I barely broke a sweat as the training bot hit the ground hard, sparks flying from a rupture in the faceplate. My own mask was designed to be “hyper-breathable”, according to the doctor. I would never have to remove it if I didn’t want to.
But at the heart of that question laid a fundamental misunderstanding of the human condition. Even knowing I wouldn’t like what I saw, I had to. I stood in front of the full-length mirror, closed my eyes, and pulled. The mask slid off as easily as if it wasn’t there. I opened my eyes, and gazed into the horror. They were the same red as the hideous neon glow that had burned my eyes the night I lost Beca, the night I vowed I would do what I had been too weak to do before. The night I decided to kill Argento.

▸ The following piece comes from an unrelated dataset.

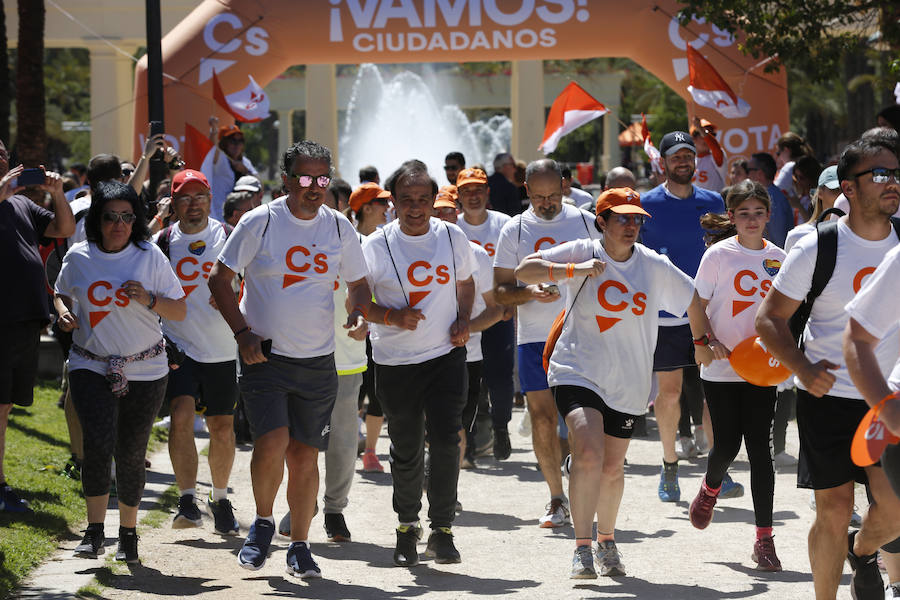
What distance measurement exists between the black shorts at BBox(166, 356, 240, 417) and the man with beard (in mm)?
2911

“You are distracted,” said the doctor as I let a side kick through my guard that cracked my ribs. “Your reflexes must be tuned as sharp as piano wire if you are to face the trials ahead.”
I winced, feeling the ribs begin to knit themselves back together even at that moment. I straightened my back and made sure they were growing back in place. I’d hate to have had to break them again to fix them.
“Now,” said the doctor. “Focus your eyes on me. Not on my body, on my face.” They took up a low fighting stance, legs spread far apart. “Watch and listen closely, young man,”
I watched as closely as I could as the doctor extended one leg out shockingly high.
“Impressive, I guess. What is this?” I said.
“Simple control,” said the doctor. “You will learn it, and easier. Listen closely.”
I turned my head to one side to aim my head at the source of the sound. It was a faint, leathery stretching sound like a belt being pulled taut.
“The tendons stretching! I realised my hearing was enhanced too.”I can hear it!” I said. “I hate it!”
I went for a stroll along the hallways of the clinic, all long since deserted now except for mine and the doctor’s rooms. There were dozens of them once, and now it was just us. And I hardly count.
When the doctor said that I was ready, many training droids later. I jumped at the chance to go into the field, My knuckles were becoming incredibly strong, as was the rest of my body. I packed up my old bag with my old clothes, and got ready to walk.
I’ll take you somewhere you need to be. Do you understand?